*所示文本*:
--
平均负载的概念：平均负载是一段时间内活跃task队列的平均值，活跃进程指的是TASK_RUNNING, TASK_UNINTERRUPTIBLE状态的进程。内核计算loadavg的方式，感兴趣的同学可以看看源码。
loadavg和其他部分不太一样的是，lxcfs需要用daemon进程计算平均负载，因为我们需要的容器（也就是特定进程的cgroup）的平均负载，宿主机没有这部分数据。lxcfs用与内核完全相同的方式计算负载，所以loadavg的值还是相当准足准确的。宿主机计算的平均负载是根据所有的task（进程、线程）计算得到，容器的平均负载是根据容器内的进程计算而得。

loadavg daemon分析
load daemon的调用流程：main-> start_loadavg-> load_daemon-> load_begin
load_begin就像注释写的一样，每5s遍历一次load哈希表，并更新负载值

/*
 * Traverse the hash table and update it.
 */
void *load_begin(void *arg)
{

......
    while (1) {
        if (loadavg_stop == 1)
            return NULL;

        time1 = clock();
        for (i = 0; i < LOAD_SIZE; i++) {
            pthread_mutex_lock(&load_hash[i].lock);
            if (load_hash[i].next == NULL) {
                pthread_mutex_unlock(&load_hash[i].lock);
                continue;
            }
            f = load_hash[i].next;
            first_node = 1;
            while (f) {
......
                // 更新负载
                sum = refresh_load(f, path);
                if (sum == 0) {
                    f = del_node(f, i);
                } else {
out:                    f = f->next;
                }
                free(path);
......
        }

        if (loadavg_stop == 1)
            return NULL;

        time2 = clock();
        usleep(FLUSH_TIME * 1000000 - (int)((time2 - time1) * 1000000 / CLOCKS_PER_SEC));
    }
}

主要分析下refresh_load

/*
 * Return 0 means that container p->cg is closed.
 * Return -1 means that error occurred in refresh.
 * Positive num equals the total number of pid.
 */
static int refresh_load(struct load_node *p, char *path)
{
    FILE *f = NULL;
    char **idbuf;
    char proc_path[256];
    int i, ret, run_pid = 0, total_pid = 0, last_pid = 0;
    char *line = NULL;
    size_t linelen = 0;
    int sum, length;
    DIR *dp;
    struct dirent *file;

    do {
        idbuf = malloc(sizeof(char *));
    } while (!idbuf);
        // 这里从/sys/fs/cgroup/cpu/docker/containerid/cgroup.procs to find the process pid.那容器内进程的pid
    sum = calc_pid(&idbuf, path, DEPTH_DIR, 0, p->cfd);
    /*  normal exit  */
    if (sum == 0)
--
空间问题条目

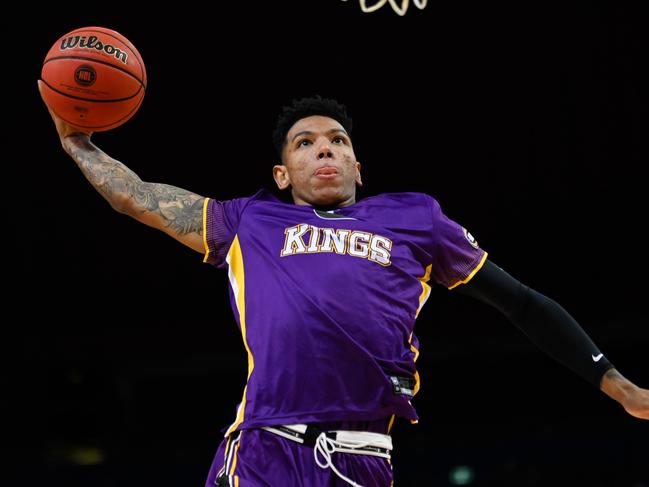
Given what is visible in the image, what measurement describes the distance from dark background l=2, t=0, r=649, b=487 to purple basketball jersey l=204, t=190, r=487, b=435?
13.8 ft

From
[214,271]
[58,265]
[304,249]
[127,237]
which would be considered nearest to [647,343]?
[214,271]

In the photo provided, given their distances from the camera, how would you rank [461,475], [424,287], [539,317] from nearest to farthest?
1. [424,287]
2. [539,317]
3. [461,475]

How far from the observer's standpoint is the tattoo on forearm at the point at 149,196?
340 cm

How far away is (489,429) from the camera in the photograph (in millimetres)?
10023

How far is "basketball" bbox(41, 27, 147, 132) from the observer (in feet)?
11.8

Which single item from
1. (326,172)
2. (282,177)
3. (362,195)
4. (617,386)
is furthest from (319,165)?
(362,195)

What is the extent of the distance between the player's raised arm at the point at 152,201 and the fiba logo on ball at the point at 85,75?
296 millimetres

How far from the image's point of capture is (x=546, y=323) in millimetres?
3510

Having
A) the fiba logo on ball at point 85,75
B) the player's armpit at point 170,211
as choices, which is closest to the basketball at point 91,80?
the fiba logo on ball at point 85,75

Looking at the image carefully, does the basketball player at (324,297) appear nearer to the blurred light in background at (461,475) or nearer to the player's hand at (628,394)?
the player's hand at (628,394)

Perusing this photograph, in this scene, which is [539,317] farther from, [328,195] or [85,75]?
[85,75]

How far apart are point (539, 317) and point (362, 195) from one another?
619 cm

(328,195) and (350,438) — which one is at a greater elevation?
(328,195)

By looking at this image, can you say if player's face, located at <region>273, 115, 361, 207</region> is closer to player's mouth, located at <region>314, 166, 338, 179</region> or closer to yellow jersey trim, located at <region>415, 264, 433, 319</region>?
player's mouth, located at <region>314, 166, 338, 179</region>
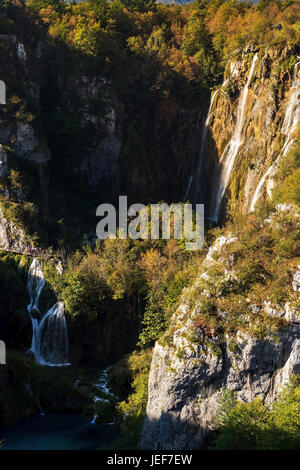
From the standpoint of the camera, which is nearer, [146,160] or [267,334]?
[267,334]

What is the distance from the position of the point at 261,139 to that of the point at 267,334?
23.5m

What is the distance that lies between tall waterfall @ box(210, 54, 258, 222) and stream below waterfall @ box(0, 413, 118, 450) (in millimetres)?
23276

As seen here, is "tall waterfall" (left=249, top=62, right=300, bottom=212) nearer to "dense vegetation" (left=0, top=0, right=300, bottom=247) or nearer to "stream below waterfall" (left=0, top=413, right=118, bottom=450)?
"dense vegetation" (left=0, top=0, right=300, bottom=247)

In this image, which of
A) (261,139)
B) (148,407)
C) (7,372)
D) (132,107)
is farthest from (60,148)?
(148,407)

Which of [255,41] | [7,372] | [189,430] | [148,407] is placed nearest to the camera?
[189,430]

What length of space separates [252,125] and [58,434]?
30.7 metres

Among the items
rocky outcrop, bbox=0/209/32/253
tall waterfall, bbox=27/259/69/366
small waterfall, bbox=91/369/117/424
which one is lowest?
small waterfall, bbox=91/369/117/424

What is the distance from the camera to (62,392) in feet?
105

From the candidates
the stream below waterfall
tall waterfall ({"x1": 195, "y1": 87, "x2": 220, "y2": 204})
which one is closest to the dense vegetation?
tall waterfall ({"x1": 195, "y1": 87, "x2": 220, "y2": 204})

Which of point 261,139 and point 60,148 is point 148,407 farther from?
point 60,148

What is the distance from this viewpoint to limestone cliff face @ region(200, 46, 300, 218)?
41.3m

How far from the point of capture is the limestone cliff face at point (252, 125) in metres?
41.3

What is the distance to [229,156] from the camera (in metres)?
47.1

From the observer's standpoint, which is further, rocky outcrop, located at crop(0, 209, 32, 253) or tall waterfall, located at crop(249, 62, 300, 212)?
rocky outcrop, located at crop(0, 209, 32, 253)
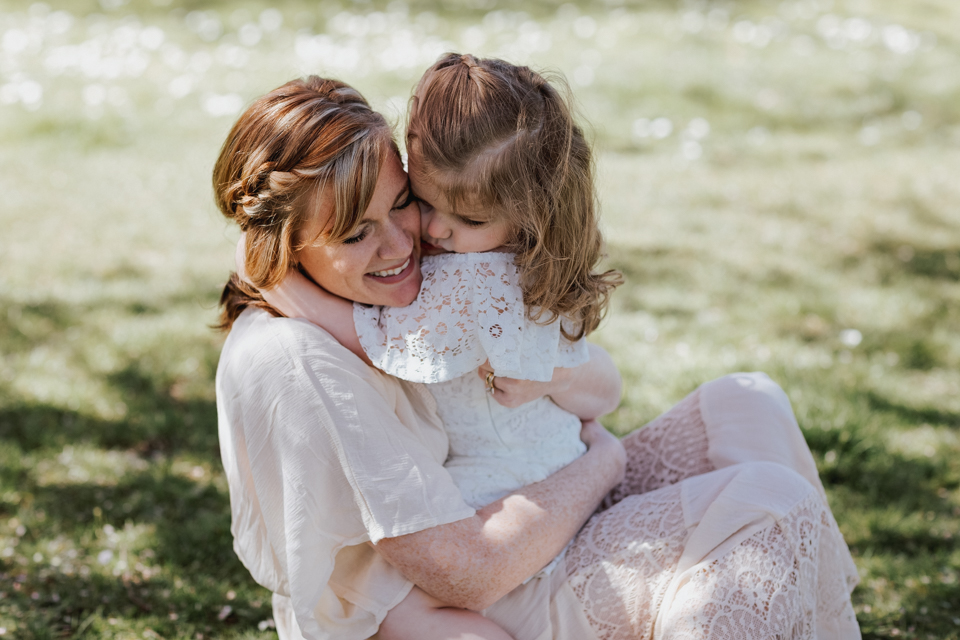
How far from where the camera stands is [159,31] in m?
--
*给定任务 1*: 将所示文本中介于“主要分析下refresh_load”与“load_node *p, char *path)”之间（两端包含在内）的文字逐字照抄出来。
*给定任务 2*:
根据所示文本回答：
(a) 平均负载里的活跃进程指哪两种状态的进程？
(b) load_begin 每隔多久遍历一次 load 哈希表？
(c) refresh_load 返回 0 表示什么？

*完整答案 1*:
主要分析下refresh_load

/*
 * Return 0 means that container p->cg is closed.
 * Return -1 means that error occurred in refresh.
 * Positive num equals the total number of pid.
 */
static int refresh_load(struct load_node *p, char *path)

*完整答案 2*:
(a) TASK_RUNNING 和 TASK_UNINTERRUPTIBLE 状态的进程。
(b) 每 5 秒一次。
(c) 表示容器 p->cg 已关闭。